[Stored data]
= = = = =

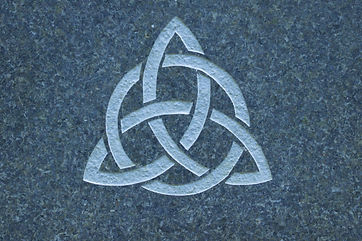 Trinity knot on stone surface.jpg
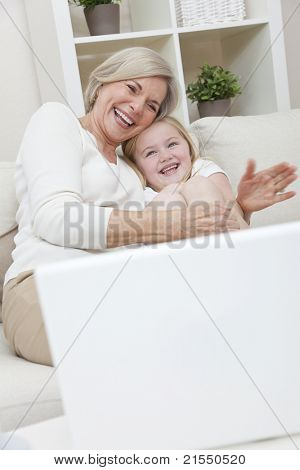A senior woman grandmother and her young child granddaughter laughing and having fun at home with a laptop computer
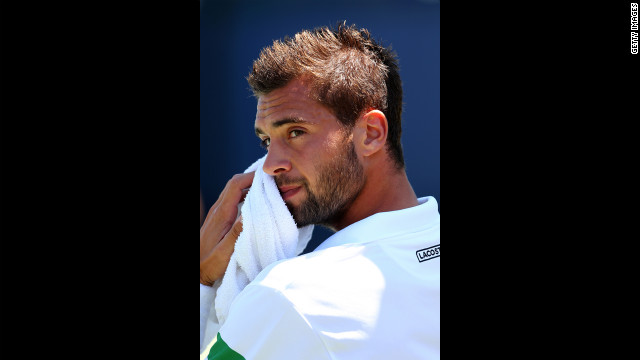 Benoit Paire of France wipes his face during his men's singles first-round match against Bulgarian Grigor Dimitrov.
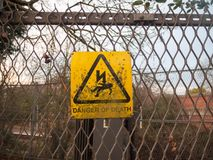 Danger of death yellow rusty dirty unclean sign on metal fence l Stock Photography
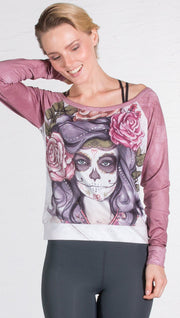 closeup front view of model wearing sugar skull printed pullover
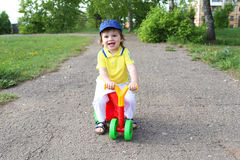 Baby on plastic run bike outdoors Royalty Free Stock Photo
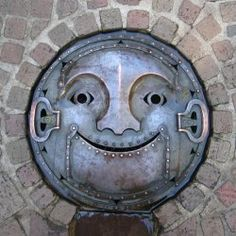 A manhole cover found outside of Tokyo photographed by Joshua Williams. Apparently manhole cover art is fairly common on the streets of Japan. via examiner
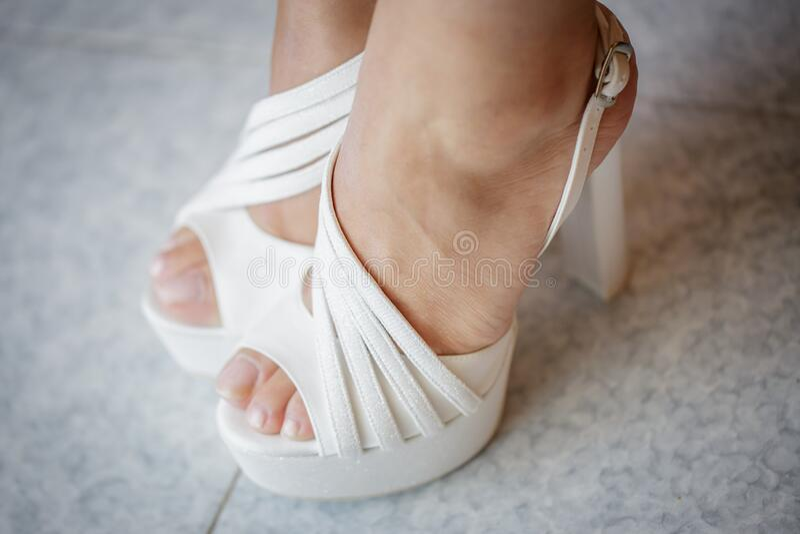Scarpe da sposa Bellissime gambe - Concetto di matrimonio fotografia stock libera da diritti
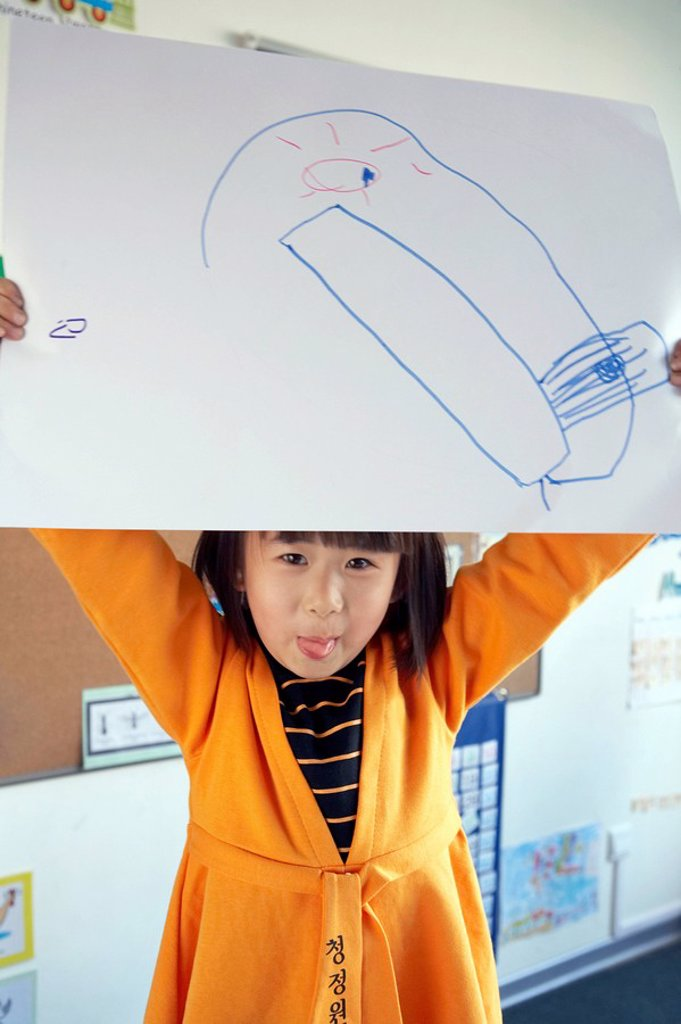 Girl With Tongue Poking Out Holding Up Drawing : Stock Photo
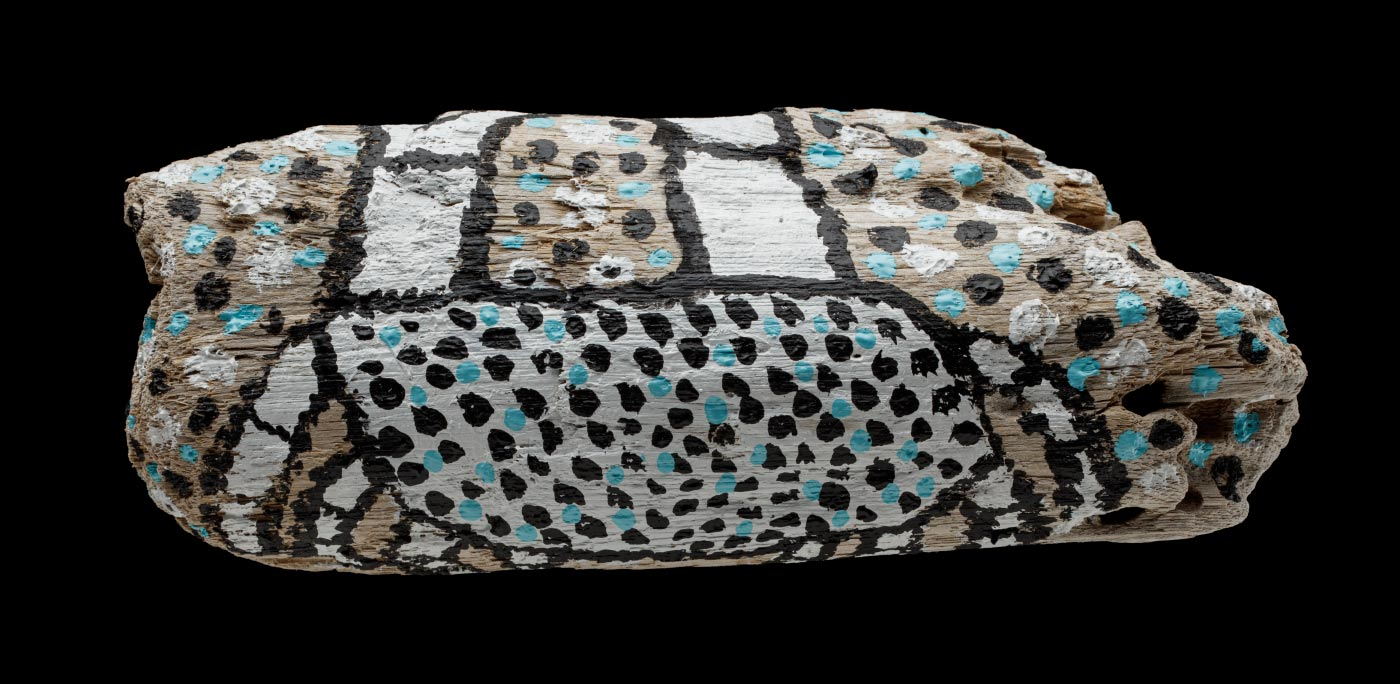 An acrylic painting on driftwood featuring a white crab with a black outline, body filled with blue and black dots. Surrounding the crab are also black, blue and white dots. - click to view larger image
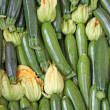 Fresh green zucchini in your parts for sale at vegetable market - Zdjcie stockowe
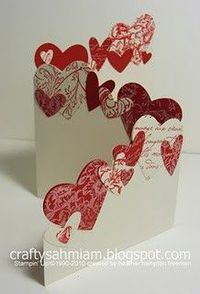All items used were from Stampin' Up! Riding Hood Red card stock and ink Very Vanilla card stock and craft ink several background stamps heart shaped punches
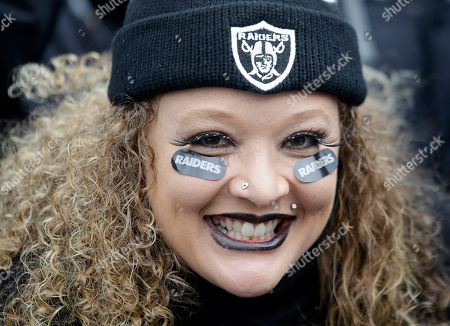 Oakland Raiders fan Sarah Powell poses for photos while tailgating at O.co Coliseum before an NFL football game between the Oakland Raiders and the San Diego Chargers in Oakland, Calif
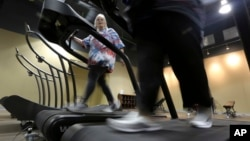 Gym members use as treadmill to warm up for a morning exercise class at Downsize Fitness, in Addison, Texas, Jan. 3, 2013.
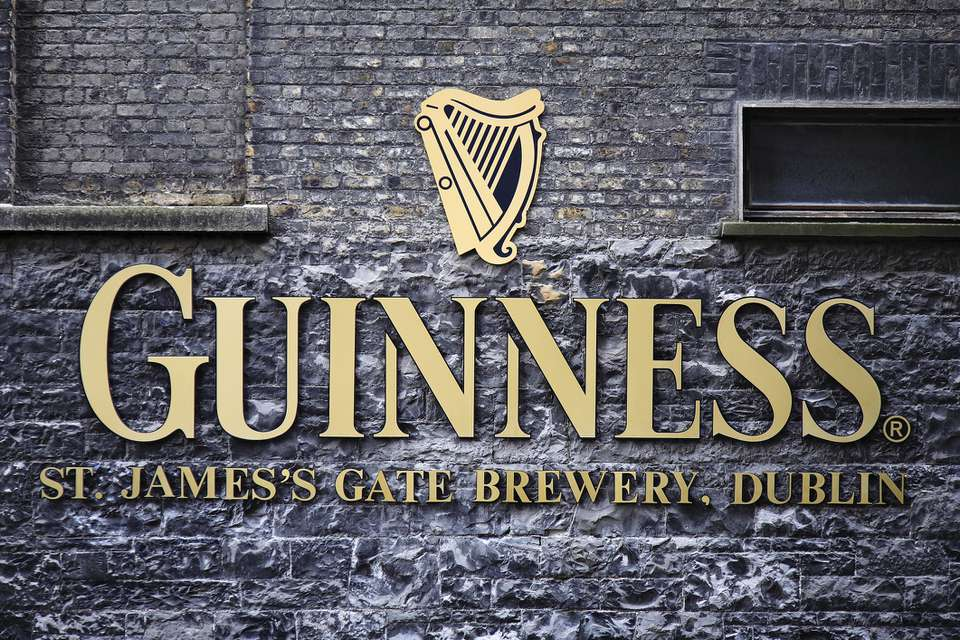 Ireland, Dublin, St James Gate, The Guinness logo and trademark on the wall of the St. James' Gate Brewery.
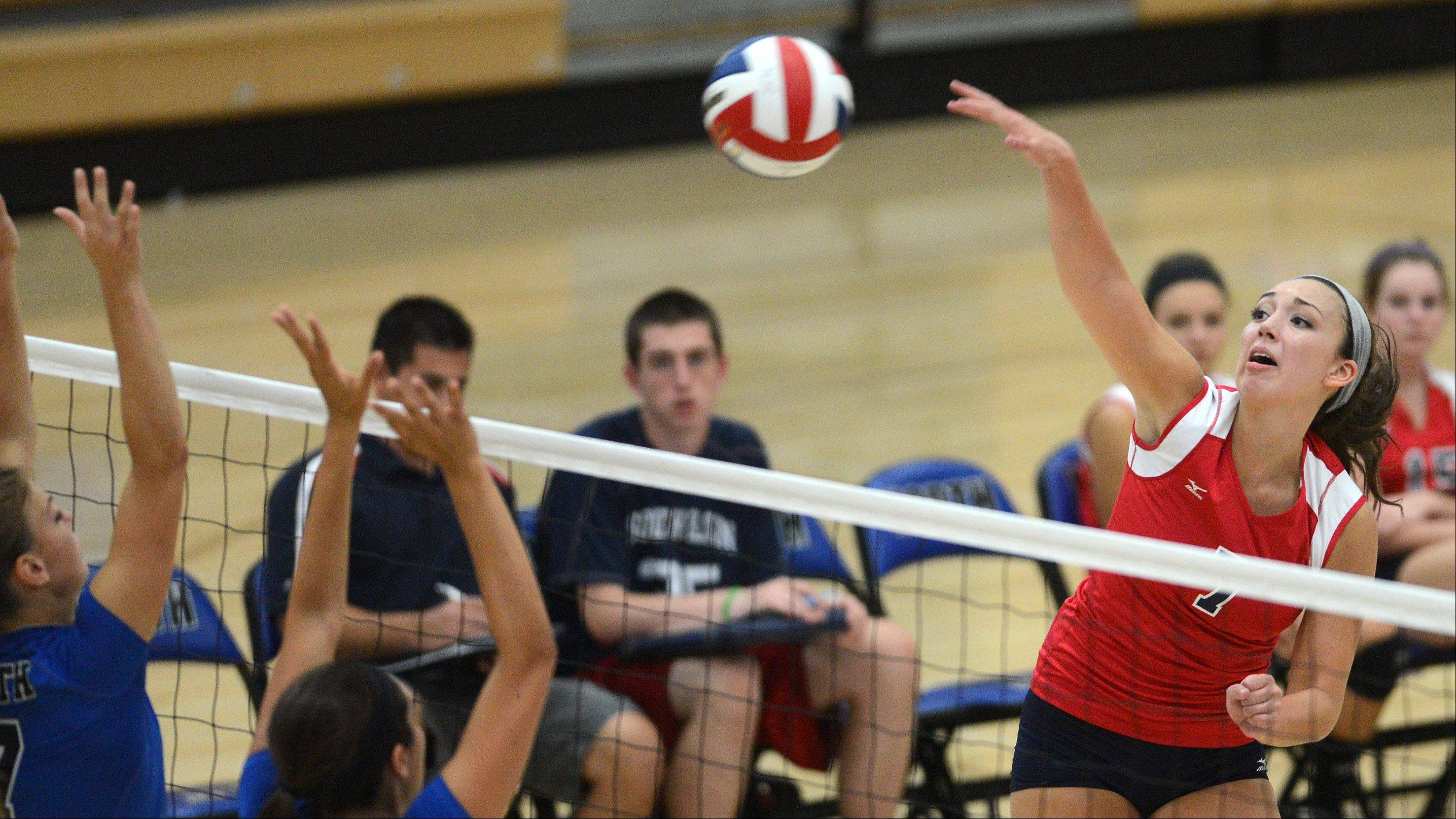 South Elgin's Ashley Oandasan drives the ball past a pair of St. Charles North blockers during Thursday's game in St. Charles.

= = = = =

Nothing but the lines above, starting at the line that contains "Benoit Paire of" and ending at the line that contains "Ireland, Dublin, St", should be given again, exactly and without the pictures.

● WRITTEN RESPONSE
 Benoit Paire of France wipes his face during his men's singles first-round match against Bulgarian Grigor Dimitrov.
 Danger of death yellow rusty dirty unclean sign on metal fence l Stock Photography
 closeup front view of model wearing sugar skull printed pullover
 Baby on plastic run bike outdoors Royalty Free Stock Photo
 A manhole cover found outside of Tokyo photographed by Joshua Williams. Apparently manhole cover art is fairly common on the streets of Japan. via examiner
Scarpe da sposa Bellissime gambe - Concetto di matrimonio fotografia stock libera da diritti
 Girl With Tongue Poking Out Holding Up Drawing : Stock Photo
 An acrylic painting on driftwood featuring a white crab with a black outline, body filled with blue and black dots. Surrounding the crab are also black, blue and white dots. - click to view larger image
 Fresh green zucchini in your parts for sale at vegetable market - Zdjcie stockowe
All items used were from Stampin' Up! Riding Hood Red card stock and ink Very Vanilla card stock and craft ink several background stamps heart shaped punches
 Oakland Raiders fan Sarah Powell poses for photos while tailgating at O.co Coliseum before an NFL football game between the Oakland Raiders and the San Diego Chargers in Oakland, Calif
 Gym members use as treadmill to warm up for a morning exercise class at Downsize Fitness, in Addison, Texas, Jan. 3, 2013.
 Ireland, Dublin, St James Gate, The Guinness logo and trademark on the wall of the St. James' Gate Brewery.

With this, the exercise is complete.